Photographer and book publisher Jesse Lenz’ first monograph, The Locusts, is an intimate portrait of family life in rural Ohio. In this work, Lenz photographs the strange, magical world of his children while meditating on questions left unanswered in his youth. Having grown up the son of a minister, a dichotomy between sin and salvation was ever present, leaving an indelible mark on Lenz. “If your entire childhood is spent with a preoccupation of what happens when you die, you don’t spend a lot of time doing things that are about being present in life,” he says of this early paradigm.
After graduating from a small liberal arts college in West Virginia, Lenz and family decided to travel for a few years, saying to themselves, “Let’s go off and adventure together and maybe we’ll find that place that feels like home.” On the road, Lenz founded long form travel magazine The Collective Quarterly, and with his young family in tow, crisscrossed the country by airstream producing stories of interest he’d find anywhere from Florida to Maine to Montana.
A few years in, the family tired of the road.
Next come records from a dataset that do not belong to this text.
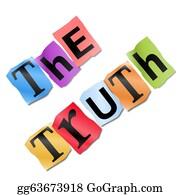 Honesty - Truth Concept.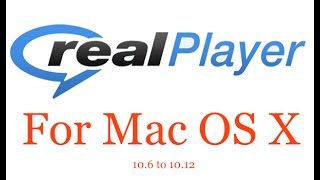 Download Realplayer For Mac Free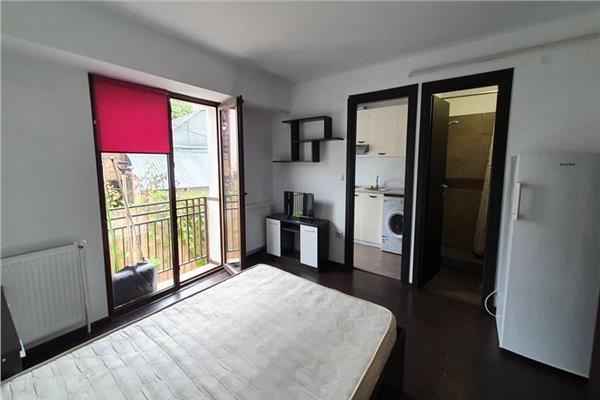Apartament cu o camera Centru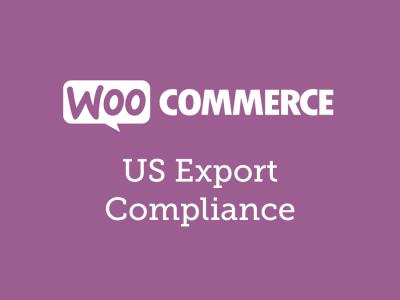 WooCommerce US Export Compliance 1.0.7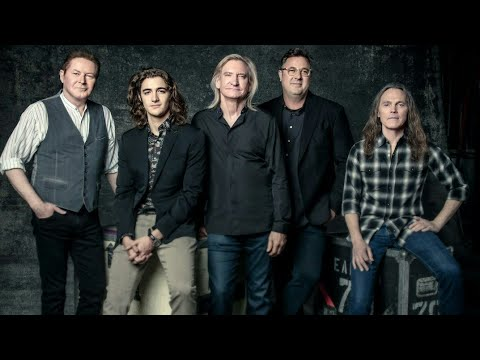 The Eagles Have A New Old Song About To Drop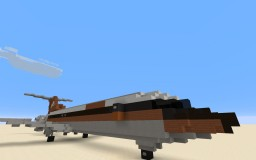 Boeing 727-200 Advanced Ansett Minecraft Project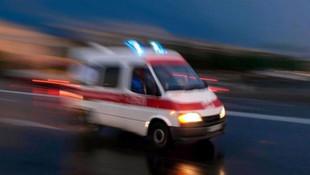 KKTC'de patlama: 5 yaralı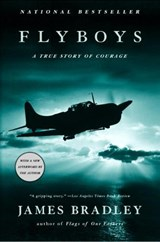 Flyboys | James Bradley |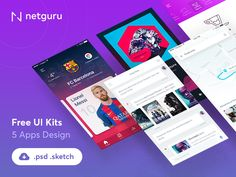 The freebie pack includes 17 different screens from 5 different apps (Meeting App, Football App, CaffeIn App, Music Social App, Conversational UI Free Kit). All apps are complete. Mobile Ui Design, App Ui Design, Mobile App Ui, Ui Kit, Visual Communication, Lionel Messi, User Interface, Free Apps, Screens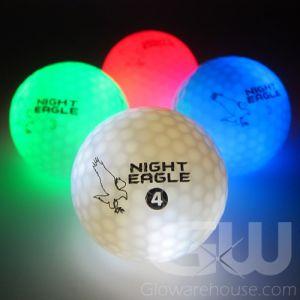 LED Golf Balls Assorted Color Mix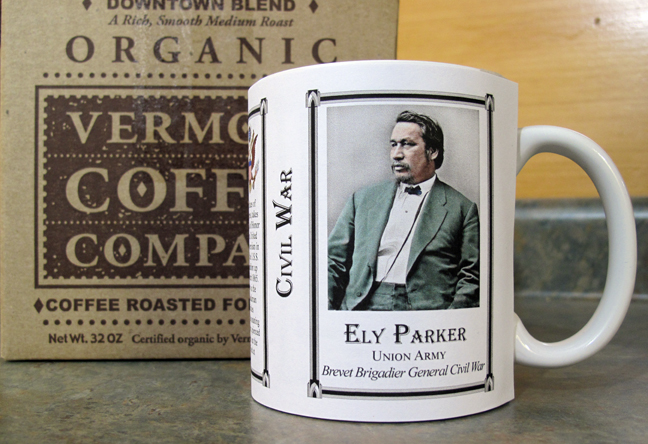 Ely Parker Civil War history mug, and a Native American in the Union Army.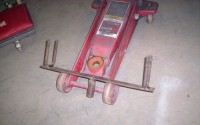 Floor Jack Axle Positioner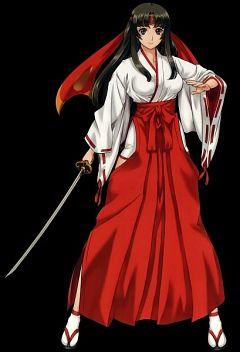 Tomoe (Queen's Blade)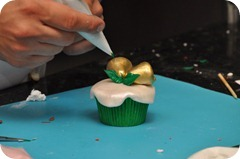 Curso - Delícias de Natal - Cupcakes 02 - 017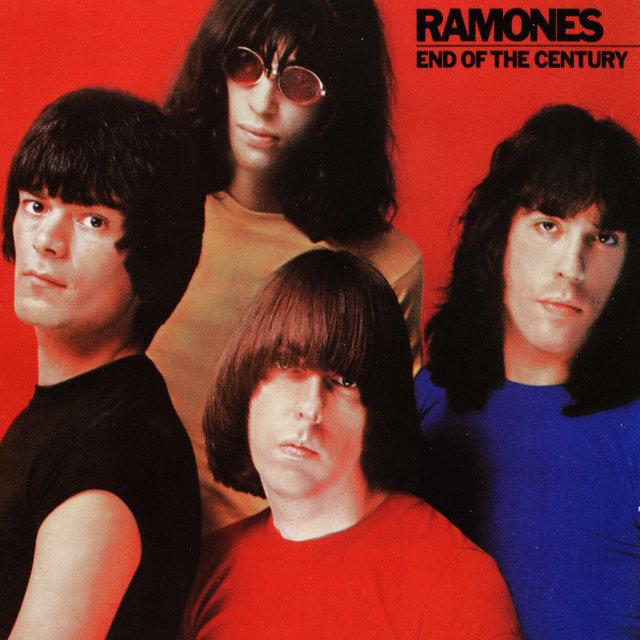 Ramones – End of the Century Lp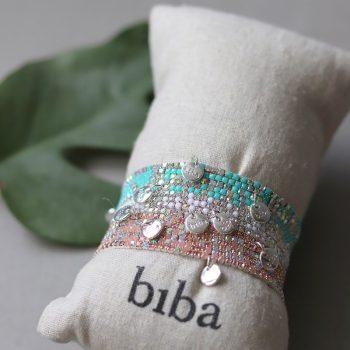 Rekbare gekleurde armbanden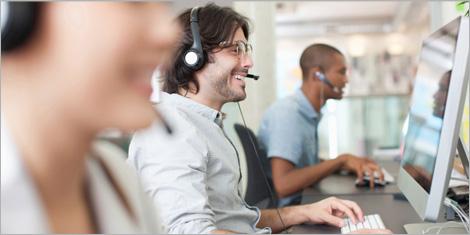 Photo d'employés du centre de soutien informatique de la Société Générale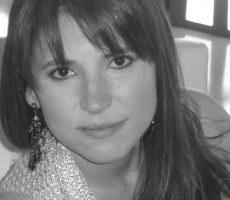 Fernanda_iglesias_christian_manzanelli_representante_artistico_sitio_oficial_contratar_fernanda_iglesias (3)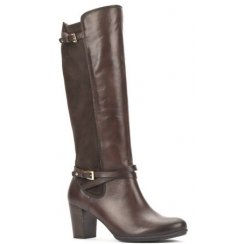 9502 Long Boot with Stretch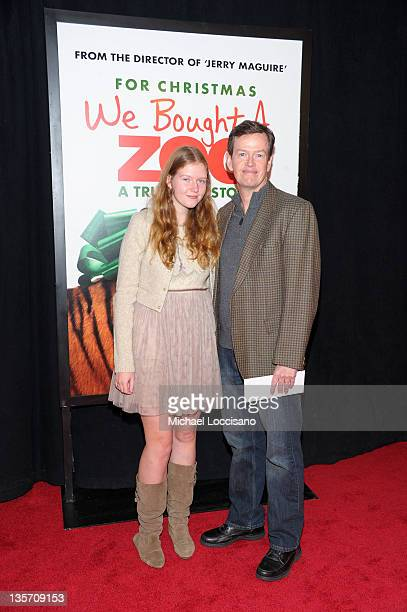 Willa Baker and Dylan Baker attends the We Bought a Zoo premiere at Ziegfeld Theater on December 12 2011 in New York City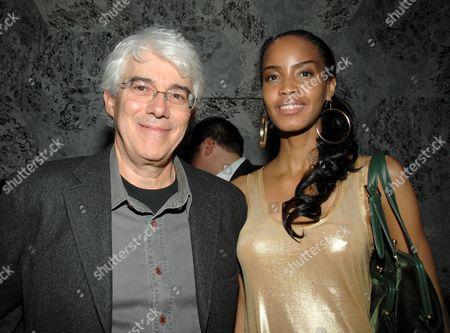 Director Paolo Morelli and Georgianna Robertson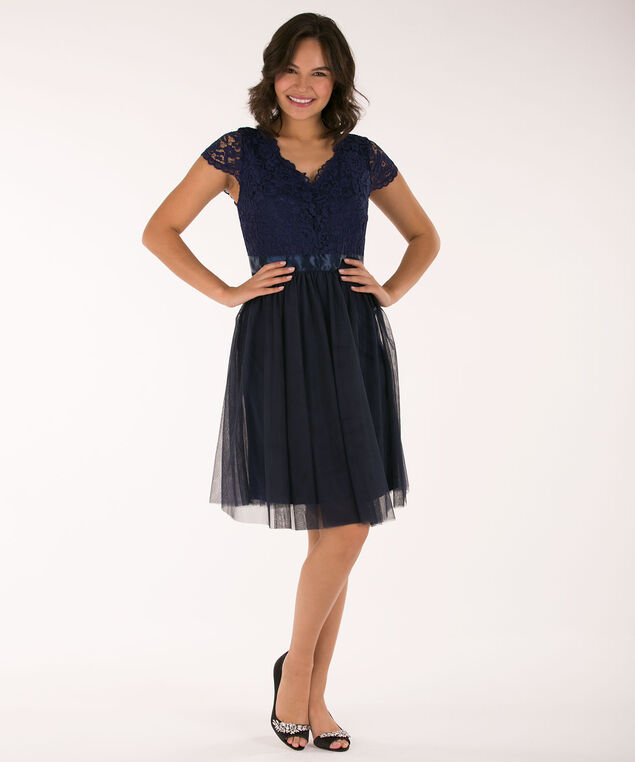 Double-V Lace & Tulle Dress, Navy, hi-res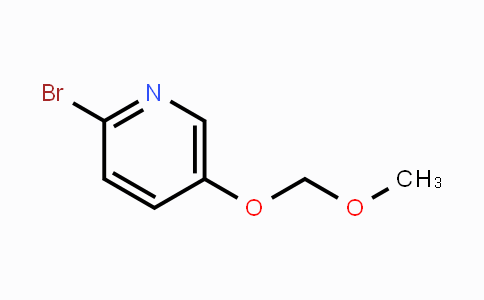 886980-61-6 | 2-Bromo-5-(methoxymethoxy)pyridine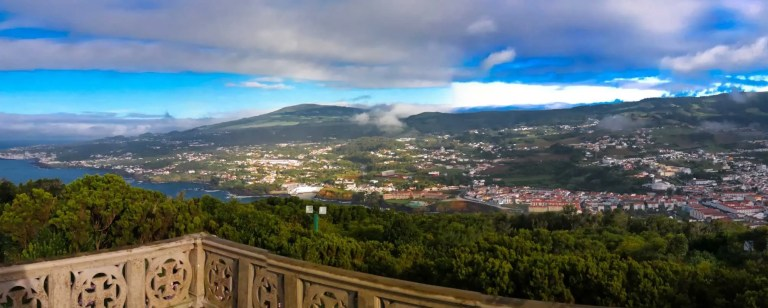 azores holiday monte brasil
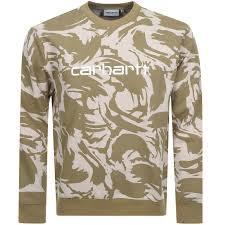 100 Carhart On Sale T Cheap T Mainline Menswear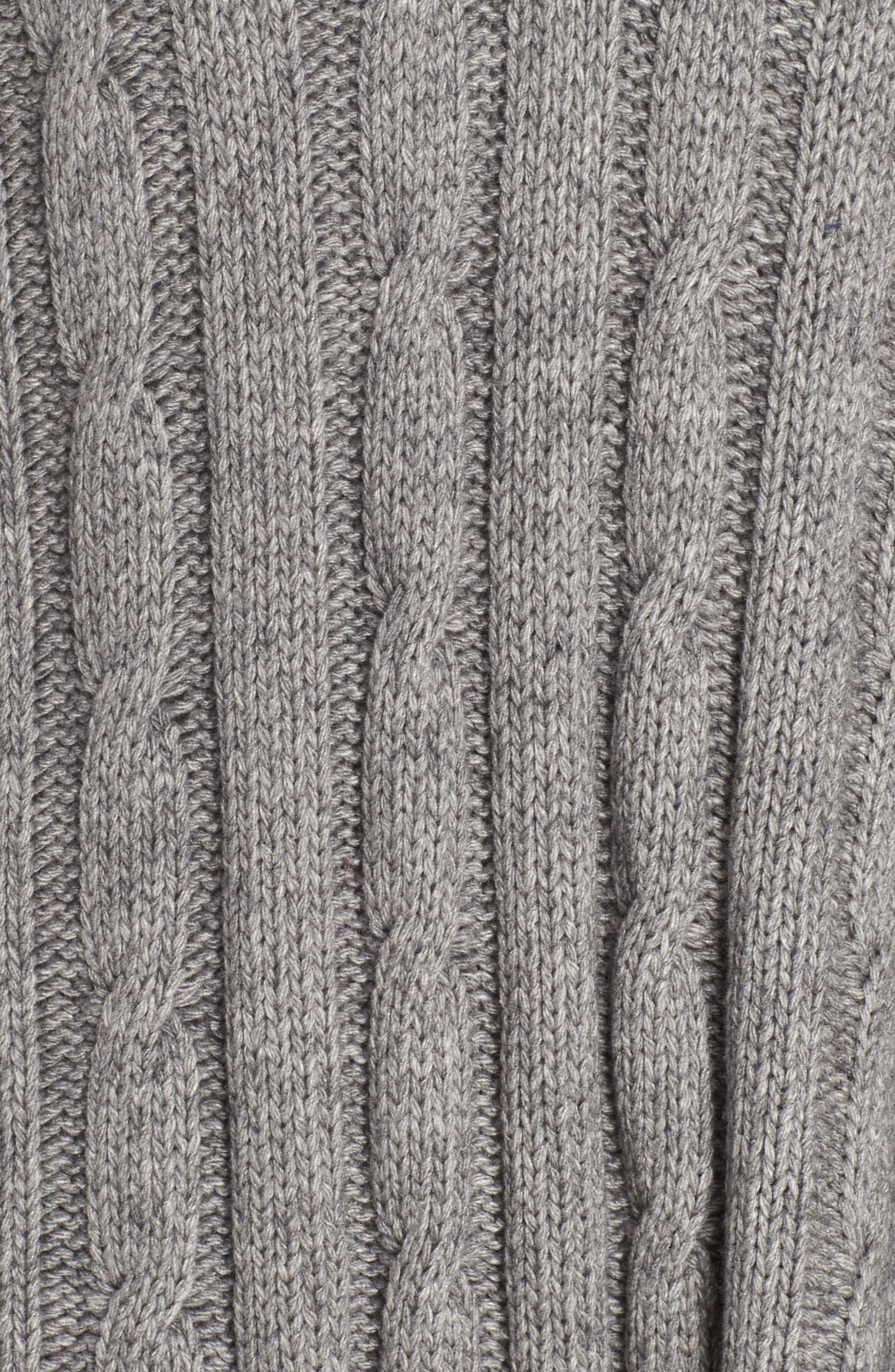 Weslynn Poncho Sweater,                             Alternate thumbnail 5, color,                             GREY HEATHER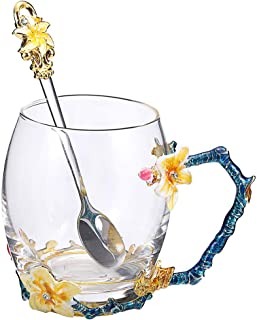 SEMAXE Handmade Glass Cup with Spoon Set and Cloisonne Handle,can be used as Teacup, Coffee Mug, Drinking Cup and Mother's Day, Christmas, Wedding Anniversary, Birthday Gifts(Apricot flower,Yellow)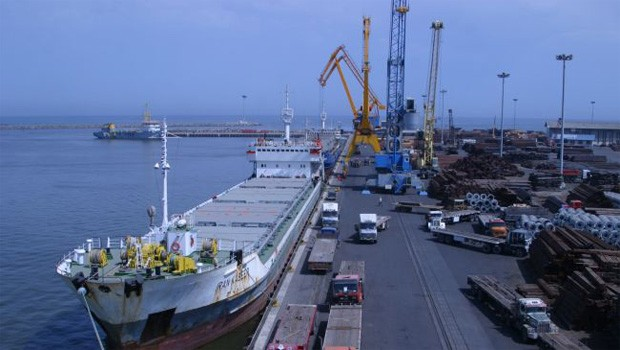 iráni kikötő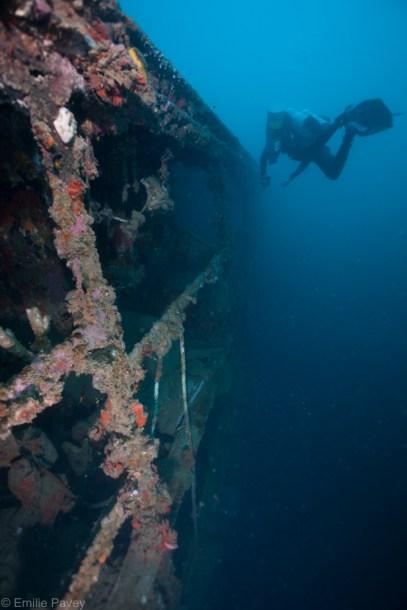 San Juan Wreck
They returned to Lenz’ wife’s childhood home, a farmhouse on seven acres in Wayne County, Ohio. This was not the plan and not the vision Lenz had for his life. “When you travel a lot and you’re interested in big wide sweeping stories with gorgeous photos, it’s hard to come back to small town Ohio,” he says. “The point of the work was accepting this is where I am and this is where my kids are going to grow up and this is where my wife is from. I have to find a way to see this in a way that I understand.” With his life now rooted in Ohio, maintaining a travel magazine was no longer feasible. Lenz turned to the slower pace of photobooks, and this new found passion led to the creation of photobook subscription service Charcoal Book Club and publishing imprint Charcoal Press.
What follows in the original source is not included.